## Extract
**********
New Year’s is too loud.
 
Always has been, always will be. Kids cranking those cheap tin noisemakers, blowing into a cardboard horn and squealing with delight. Drunken yahoos running down my street in the middle of the night, making a racket for no reason other than the stupid universe just got another year older.
 
If you ask me, getting older isn’t something to be celebrated. It’s like being happy about getting a flat tire or picking the first, second and fourth-place horses in the triactor. Doesn’t do much for me and certainly doesn’t make me want to pop a champagne cork or dance the night away.
 
I won’t be going out this year on New Year’s Eve, not that I’ve been invited anywhere. I like staying in with my wife Bernie and my dog Patches and watching Dick Clark on TV.
 
Jeepers, the years sure caught up with him in a big hurry, didn’t they? Since his stroke a few years back, they let Dick hang around to kiss his wife at midnight, but otherwise they’ve got this Ryan Seacrest kid doing all the stuff Dick used to do. Well, I don’t like it.
 
My kids tell me that Seacrest is the ‘new’ Dick Clark, what with the Top 40 radio countdowns and being hip to today’s music with the American Bandstand Idol or whatever it’s called. Well, I don’t want a new Dick Clark, especially when the old one is standing four feet away and looking sad.
 
I’m not getting any younger, either. And New Year’s always makes me think about those old racing warriors that get their pink slips when they reach age 14. They call it ‘mandatory retirement’. I call it a bunch of hooey.
**********
## Data
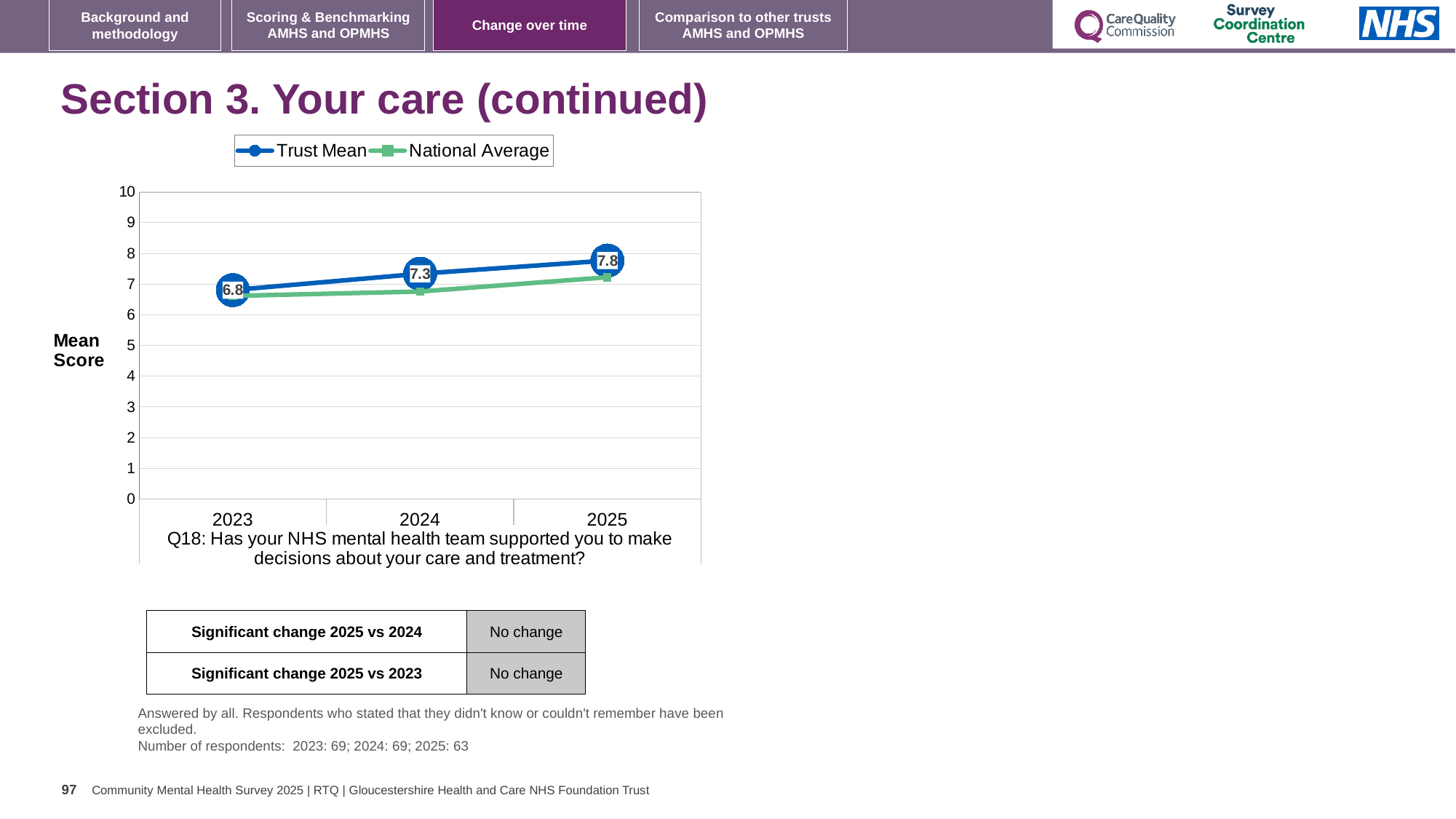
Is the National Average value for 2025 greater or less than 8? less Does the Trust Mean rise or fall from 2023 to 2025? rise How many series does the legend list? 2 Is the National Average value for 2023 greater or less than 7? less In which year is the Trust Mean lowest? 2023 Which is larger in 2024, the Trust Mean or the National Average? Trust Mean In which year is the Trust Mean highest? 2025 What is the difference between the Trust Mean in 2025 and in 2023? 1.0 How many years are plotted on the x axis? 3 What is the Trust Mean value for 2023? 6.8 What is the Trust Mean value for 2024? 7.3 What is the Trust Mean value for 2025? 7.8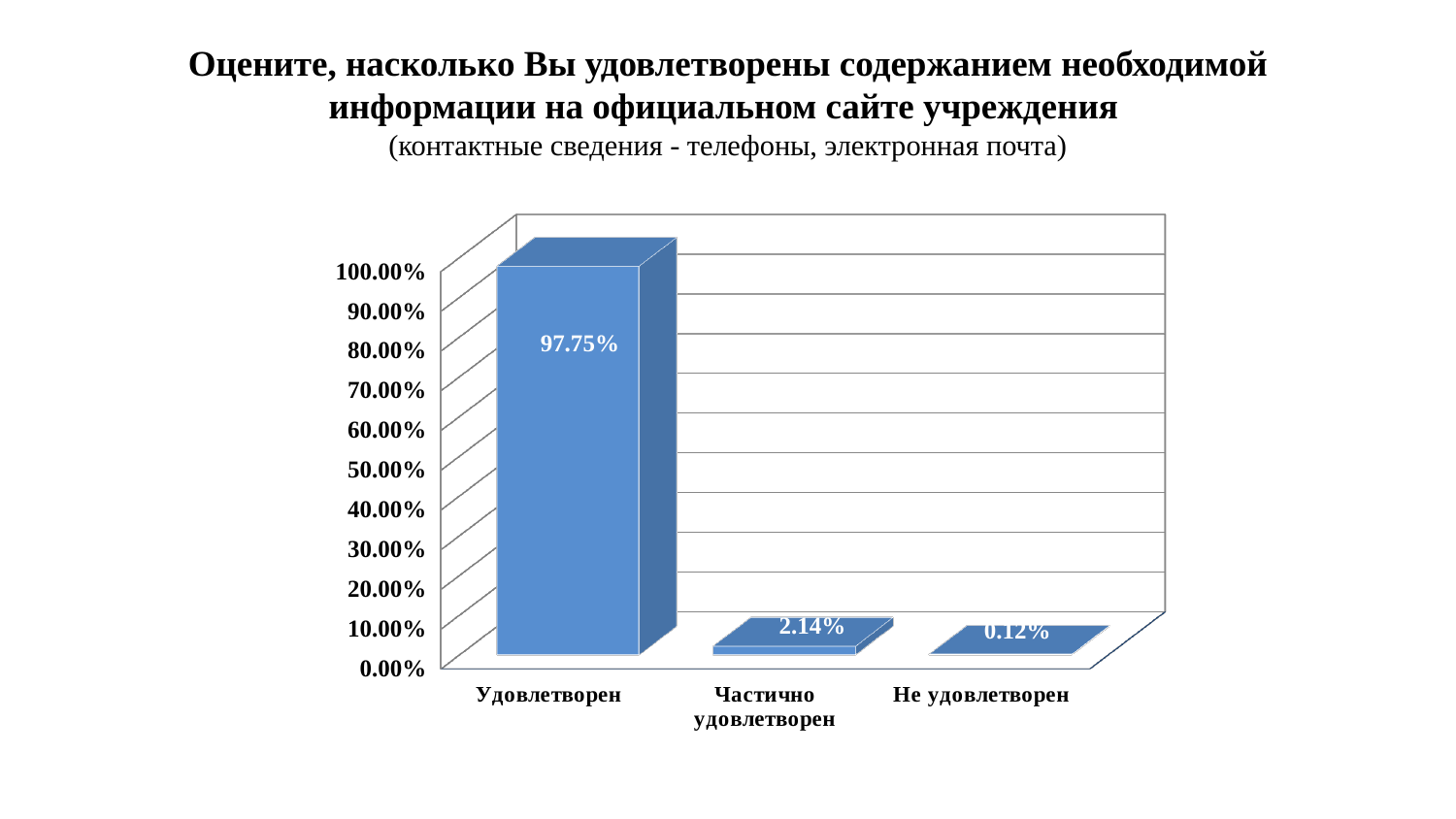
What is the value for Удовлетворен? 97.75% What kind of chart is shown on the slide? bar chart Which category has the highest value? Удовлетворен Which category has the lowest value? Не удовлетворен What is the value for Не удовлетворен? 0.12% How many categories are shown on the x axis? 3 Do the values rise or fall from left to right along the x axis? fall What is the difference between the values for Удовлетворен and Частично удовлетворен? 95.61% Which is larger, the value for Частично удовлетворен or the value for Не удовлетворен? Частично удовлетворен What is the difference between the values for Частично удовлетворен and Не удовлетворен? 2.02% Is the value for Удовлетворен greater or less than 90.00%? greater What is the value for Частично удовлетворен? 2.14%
**********
## What is being asked
Set down the passage of the New Year's column above, starting with "New Year’s is" and going on through "Clark on TV.", word for word.

## Answer to this exercise
New Year’s is too loud.
 
Always has been, always will be. Kids cranking those cheap tin noisemakers, blowing into a cardboard horn and squealing with delight. Drunken yahoos running down my street in the middle of the night, making a racket for no reason other than the stupid universe just got another year older.
 
If you ask me, getting older isn’t something to be celebrated. It’s like being happy about getting a flat tire or picking the first, second and fourth-place horses in the triactor. Doesn’t do much for me and certainly doesn’t make me want to pop a champagne cork or dance the night away.
 
I won’t be going out this year on New Year’s Eve, not that I’ve been invited anywhere. I like staying in with my wife Bernie and my dog Patches and watching Dick Clark on TV.